[[ RECORD EXCERPTS open ]]

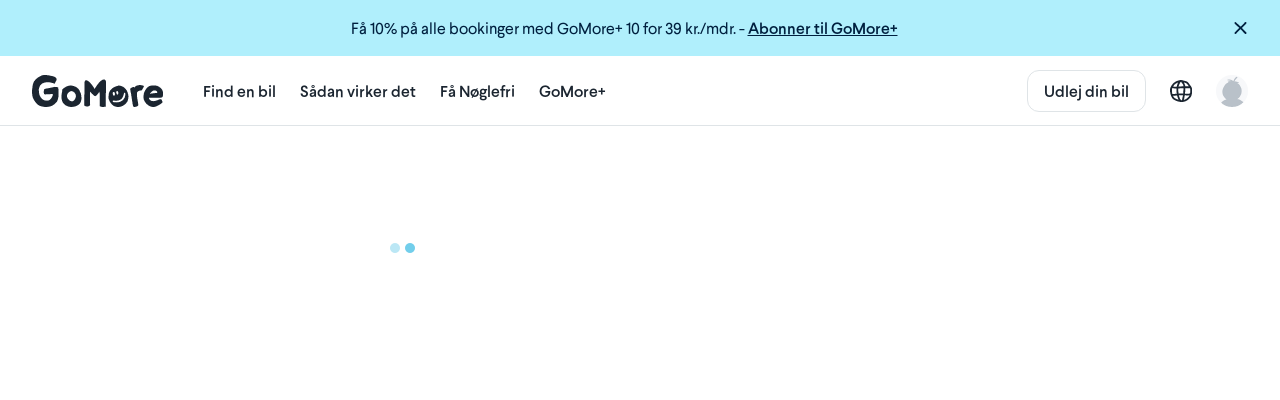

--- FILE ---
content_type: text/javascript
request_url: https://d19xplwbp8p59b.cloudfront.net/vite/assets/google_options-DuWNhbtm.js
body_size: 703
content:
import{_ as u}from"./lodash-CTnj3vAI.js";function b(o,e){o.src=e}const O=o=>{var e,r,n,g="The Google Maps JavaScript API",s="google",l="importLibrary",d="__ib__",c=document,m=window,f=m[s]||(m[s]={}),a=f.maps||(f.maps={}),_=new Set,i=new URLSearchParams,y=()=>e||(e=new Promise(async(t,p)=>{await(r=c.createElement("script")),i.set("libraries",[..._]+"");for(n in o)i.set(n.replace(/[A-Z]/g,v=>"_"+v[0].toLowerCase()),o[n]);i.set("callback",s+".maps."+d),b(r,"https://maps.googleapis.com/maps/api/js?"+i),a[d]=t,r.onerror=()=>e=p(Error(g+" could not load.")),r.nonce=c.querySelector("script[nonce]")?.nonce||"",c.head.append(r)}));a[l]?console.warn(g+" only loads once. Ignoring:",o):a[l]=(t,...p)=>_.add(t)&&y().then(()=>a[l](t,...p))},S=o=>`The setOptions() function should only be called once. The options passed to the additional call (${JSON.stringify(o)}) will be ignored.`,h=o=>`The google.maps.importLibrary() function is already defined, and @googlemaps/js-api-loader will use the existing function instead of overwriting it. The options passed to setOptions (${JSON.stringify(o)}) will be ignored.`,E=()=>{},T=()=>{};let w=!1;function L(o){if(w){E(S(o));return}P(o),w=!0}async function R(o){if(!window?.google?.maps?.importLibrary)throw new Error("google.maps.importLibrary is not installed.");return await google.maps.importLibrary(o)}function P(o){const e=!!window.google?.maps?.importLibrary;e&&T(h(o)),e||O(o)}const I=u.once(function(o){L({key:o.key,v:"weekly"})});function G(o){I(o)}export{L as a,R as i,G as s};


--- FILE ---
content_type: text/javascript
request_url: https://d19xplwbp8p59b.cloudfront.net/vite/assets/Notice-DkF7xKe2.js
body_size: 475
content:
import{_ as b}from"./Imgix-8o0M1kVc.js";import{k as t,g as s,d as o,i as c,h as a,e as m,n as l,t as n,p as x,j as f}from"./runtime-core.esm-bundler-BOt57zej.js";const w={class:"flex flex-row"},_={key:0,class:"flex-align-self-center mr3"},h={class:"flex-grow"},N={__name:"Notice",props:["icon","title","body","color"],setup(e){const r=e,u=t(()=>{switch(r.color){case"blue":return"bg-blue-10";case"gray":return"bg-gray-10";case"green":return"bg-green-10";case"red":return"bg-red-10";case"yellow":return"bg-yellow-10"}}),d=t(()=>{switch(r.color){case"blue":return"foreground_blue_100";case"gray":return"foreground_gray_100";case"green":return"foreground_green_100";case"red":return"foreground_red_100";case"yellow":return"foreground_yellow_100"}}),i=t(()=>{switch(r.color){case"blue":return"text-blue-100";case"gray":return"text-gray-100";case"green":return"text-green-100";case"red":return"text-red-100";case"yellow":return"text-yellow-100"}}),g=t(()=>{switch(r.color){case"blue":return"text-gray-100";case"gray":return"text-gray-100";case"green":return"text-green-100";case"red":return"text-red-100";case"yellow":return"text-yellow-60"}});return(y,v)=>(o(),s("div",{class:l(["alert mh4 mv2",u.value]),role:"alert"},[c("div",w,[e.icon?(o(),s("div",_,[m(b,{src:e.icon,w:24,h:24,tintColor:d.value},null,8,["src","tintColor"])])):a("",!0),c("div",h,[e.title?(o(),s("div",{key:0,class:l(["text-semi-bold mb1 br3",i.value])},n(e.title),3)):a("",!0),e.body?(o(),s("div",{key:1,class:l(g.value)},[x(n(e.body)+" ",1),f(y.$slots,"default")],2)):a("",!0)])])],2))}};export{N as _};


--- FILE ---
content_type: text/javascript
request_url: https://d19xplwbp8p59b.cloudfront.net/vite/assets/GalleryThumbnails-CRJg8hpV.js
body_size: 1549
content:
import{_ as p}from"./preload-helper-CgnyP7r8.js";import{AnimationHelper as _}from"./animation_helper-CbfDFmph.js";import{_ as y}from"./InlineSvg-CGrwutnM.js";import{_ as x}from"./Imgix-8o0M1kVc.js";import{withModifiers as I}from"./vue.runtime.esm-bundler-HJ_Be5H9.js";import{_ as S}from"./_plugin-vue_export-helper-DlAUqK2U.js";import{s as m,g as l,d as a,h as c,i,F as b,q as T,n as o,l as f,e as g,p as A,t as k}from"./runtime-core.esm-bundler-BOt57zej.js";const C={props:{thumbnails:{type:Array,required:!0},selectedIndex:{type:Number,default:-1},maximumPresentedThumbnails:{type:Number,default:Number.MAX_SAFE_INTEGER},thumbnailWidth:{type:Number,default:90},thumbnailHeight:{type:Number,default:56},thumbnailBorder:{type:String,default:"border-gray-30"},showShadows:{type:Boolean,default:!0},alignment:{type:String,default:"center",validator:function(e){return["center","left"].indexOf(e)!==-1}}},components:{InlineSvg:y,Imgix:x},data(){return{hasOverflow:!1}},computed:{noOverflowAlignment(){if(!this.hasOverflow)switch(this.alignment){case"center":return"grid-justify-content-center";case"left":return""}},shownThumbnails(){return this.thumbnails.slice(0,this.maximumPresentedThumbnails)}},watch:{selectedIndex(e,r){if(e<0||!this.hasOverflow)return;const t=this.$refs.grid;if(!t)return;const u=Array.from(t.children).slice(0,e).reduce((h,n)=>h+n.getBoundingClientRect().width,0);_.scrollToX(u,250,t)}},methods:{showSeeAll(e){return this.isLastIndex(e)&&this.thumbnails.length>this.maximumPresentedThumbnails},onThumbnailClicked(e){this.showSeeAll(e)?this.$emit("showAllClicked"):this.$emit("thumbnailsClicked",e)},isLastIndex(e){return e===this.shownThumbnails.length-1},computeHasOverflow(){const e=this.$refs.grid;if(!e)return!1;const r=Math.round(e.getBoundingClientRect().width),t=Math.round(e.scrollWidth);this.hasOverflow=r<t}},mounted(){this.computeHasOverflow(),window.addEventListener("resize",()=>{this.computeHasOverflow()},{passive:!0})}},O=["onClick"],N={key:0,class:"absolute t0 l0 ba-2 border-transparent w-100% h-100%"},B={class:"absolute w-100% h-100% flex flex-column flex-align-center flex-justify-center text-uppercase text-bold text-gray-0 trunc-line small pt1"};function H(e,r,t,u,h,n){const w=m("Imgix"),v=m("InlineSvg");return a(),l("div",{class:o(["relative",{nmh4:t.showShadows}])},[t.showShadows?(a(),l(b,{key:0},[r[0]||(r[0]=i("div",{class:"absolute t0 r0 b0 w-16 z-1 bs-left-white pointer-events-none"},null,-1)),r[1]||(r[1]=i("div",{class:"absolute t0 l0 b0 w-16 z-1 bs-right-white pointer-events-none"},null,-1))],64)):c("",!0),i("div",{ref:"grid",class:o(["grid grid-auto-columns-min-content grid-auto-flow-column grid-gap2 overflow-x-auto pb4",n.noOverflowAlignment])},[(a(!0),l(b,null,T(n.shownThumbnails,(d,s)=>(a(),l("div",{key:d,class:o(["cursor-pointer",{pl4:s===0,"relative pr4":n.isLastIndex(s)}]),onClick:I(E=>n.onThumbnailClicked(s),["prevent"])},[i("div",{class:o(["relative ba-2 br2-around transition-border-color",[t.selectedIndex===s?"border-blue-60":"border-transparent"]]),style:f(`width: ${t.thumbnailWidth}px; height: ${t.thumbnailHeight}px;`)},[g(w,{src:d,class:o(["ba br2 object-fit-cover object-position-center",[t.selectedIndex===s?"border-transparent":t.thumbnailBorder]]),style:f(`width: ${t.thumbnailWidth}px; height: ${t.thumbnailHeight}px;`),alt:"Image",w:t.thumbnailWidth,h:t.thumbnailHeight},null,8,["src","class","style","w","h"]),n.showSeeAll(s)?(a(),l("div",N,[r[2]||(r[2]=i("div",{class:"absolute w-100% h-100% bg-blue-80 opacity-50 br2"},null,-1)),i("span",B,[g(v,{src:p(()=>import("./search-DDua2jmp.js"),[]),class:"svg-current-color w-16 h-16 mb1"}),A(" "+k(e.$i18n("leasing.show.gallery.see_all")),1)])])):c("",!0)],6)],10,O))),128))],2)],2)}const M=S(C,[["render",H]]);export{M as G};
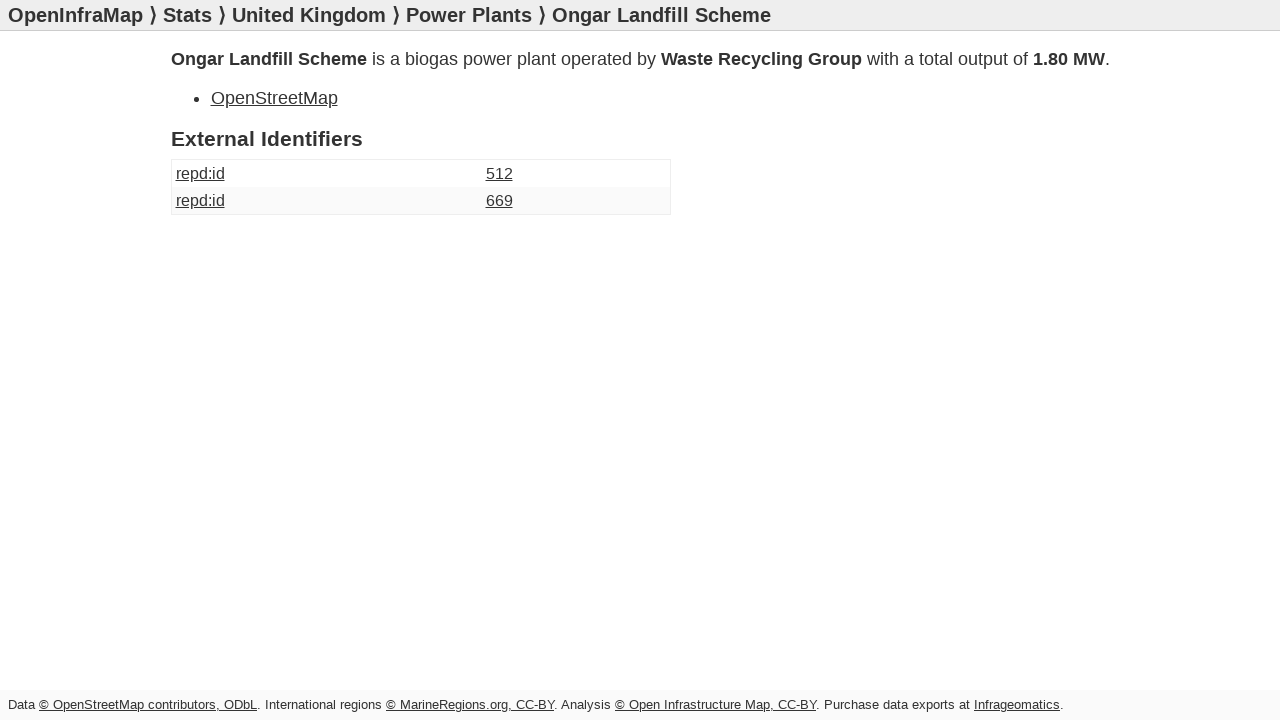

--- FILE ---
content_type: text/html; charset=utf-8
request_url: https://openinframap.org/stats/area/United%20Kingdom/plants/956244593
body_size: 527
content:
<!doctype html>
<html lang="en">
<head>
  <meta charset="utf-8">
  <title>Ongar Landfill Scheme - Open Infrastructure Map</title>
  <link rel="stylesheet" href="/static/main.css?1">
  <meta name="twitter:card" content="summary">
  <meta name="twitter:site" content="@openinframap">
  <meta name="twitter:creator" content="@russss">
  <meta property="og:title" content="Open Infrastructure Map">
  <meta name="viewport" content="width=device-width, initial-scale=1, user-scalable=no">
</head>
<body>
  <header>
    <h1><a href="https://openinframap.org/">OpenInfraMap</a></h1><h2>&nbsp;&rang;&nbsp;<a href="https://openinframap.org/stats">Stats</a>&nbsp;&rang;&nbsp;<a href="https://openinframap.org/stats/area/United Kingdom">United Kingdom</a>&nbsp;&rang;&nbsp;<a href="https://openinframap.org/stats/area/United Kingdom/plants">Power Plants</a>&nbsp;&rang;&nbsp;Ongar Landfill Scheme</h2>
  </header>
  <main>
    <p><strong>Ongar Landfill Scheme</strong>
  
  is a biogas
  power plant operated by <strong>Waste Recycling Group</strong> with a total output of <strong>1.80&nbsp;MW</strong>.
  </p>
  
  <ul>
    <li><a href="https://www.openstreetmap.org/way/956244593">OpenStreetMap</a></li>
    
    
    
  </ul>

  

  
  <h3>External Identifiers</h3>
  <table>
    
    <tr>
      <td><a href="https://wiki.openstreetmap.org/wiki/Key:repd:id">repd:id</a></td>
      <td>
        
          <a href="https://repd.russss.dev/repd/repd/512">512</a>
        
      </td>
    </tr>
    
    <tr>
      <td><a href="https://wiki.openstreetmap.org/wiki/Key:repd:id">repd:id</a></td>
      <td>
        
          <a href="https://repd.russss.dev/repd/repd/669">669</a>
        
      </td>
    </tr>
    
  </table>
  

  </main>
  <footer>
    <p class="copyright">
    Data <a href="https://www.openstreetmap.org/copyright">&copy; OpenStreetMap contributors, ODbL</a>.
    International regions <a href="https://www.marineregions.org/disclaimer.php">&copy; MarineRegions.org, CC-BY</a>.
    Analysis <a href="https://openinframap.org/copyright">&copy; Open Infrastructure Map, CC-BY</a>.
    Purchase data exports at <a target="_blank" href="https://www.infrageomatics.com/products/osm-export">Infrageomatics</a>.
    </p>
  </footer>
</body>
</html>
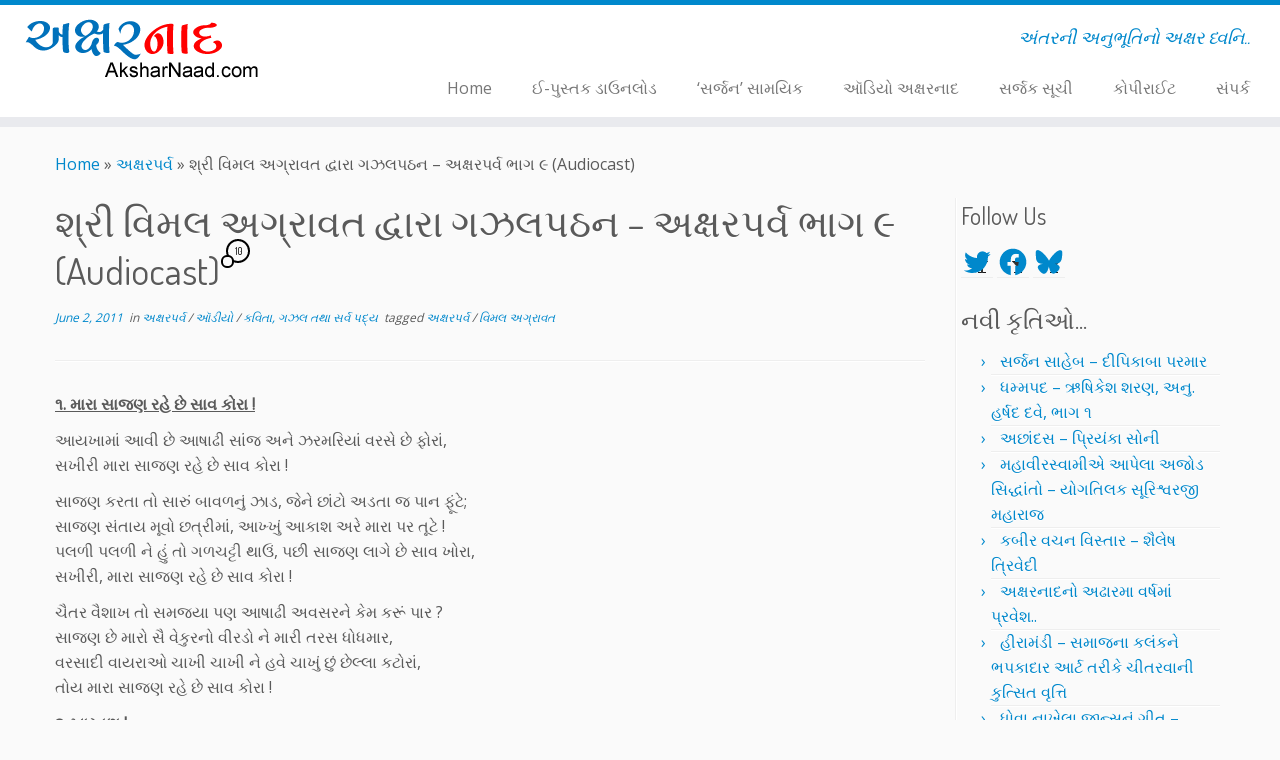

--- FILE ---
content_type: text/html; charset=utf-8
request_url: https://www.google.com/recaptcha/api2/aframe
body_size: 265
content:
<!DOCTYPE HTML><html><head><meta http-equiv="content-type" content="text/html; charset=UTF-8"></head><body><script nonce="QaJEuN-eQ8gM74XrAqloiA">/** Anti-fraud and anti-abuse applications only. See google.com/recaptcha */ try{var clients={'sodar':'https://pagead2.googlesyndication.com/pagead/sodar?'};window.addEventListener("message",function(a){try{if(a.source===window.parent){var b=JSON.parse(a.data);var c=clients[b['id']];if(c){var d=document.createElement('img');d.src=c+b['params']+'&rc='+(localStorage.getItem("rc::a")?sessionStorage.getItem("rc::b"):"");window.document.body.appendChild(d);sessionStorage.setItem("rc::e",parseInt(sessionStorage.getItem("rc::e")||0)+1);localStorage.setItem("rc::h",'1769108875876');}}}catch(b){}});window.parent.postMessage("_grecaptcha_ready", "*");}catch(b){}</script></body></html>

--- FILE ---
content_type: text/css
request_url: https://www.aksharnaad.com/wp-content/themes/customizr-child/style.css?ver=4.4.24
body_size: 190
content:
/*
Theme Name:     Customizr Child
Theme URI:      http://themesandco.com/customizr
Description:    A child theme for the Customizr WordPress theme. This child theme simply includes 2 files : style.css to add your custom css and functions.php where you can extend Customizr's core code. In order to keep your code as clean and flexible as possible, try to use Customizr's hooks API for your customizations. Do something awesome and have fun !
Author:         Nicolas Guillaume (nikeo)
Author URI:     http://themesandco.com
Template:       customizr
Version:        1.0.0
*/

/* Your awesome customizations start right here !
-------------------------------------------------------------- */

/* START OF Add a border underneath the Slider */
/* 2px=thickness, solid=style (dotted-dashed-solid-double-groove-ridge-inset-outset), red=color */
#customizr-slider {
border-bottom: 2px solid red;
}
/* END OF Add a border underneath the Slider */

[[ RECORD EXCERPTS closed ]]

TASK GOAL: In the entries above, find each line with the string "russss" and copy it.

RESPONSE FOR THIS EXERCISE:
  <meta name="twitter:creator" content="@russss">
          <a href="https://repd.russss.dev/repd/repd/512">512</a>
          <a href="https://repd.russss.dev/repd/repd/669">669</a>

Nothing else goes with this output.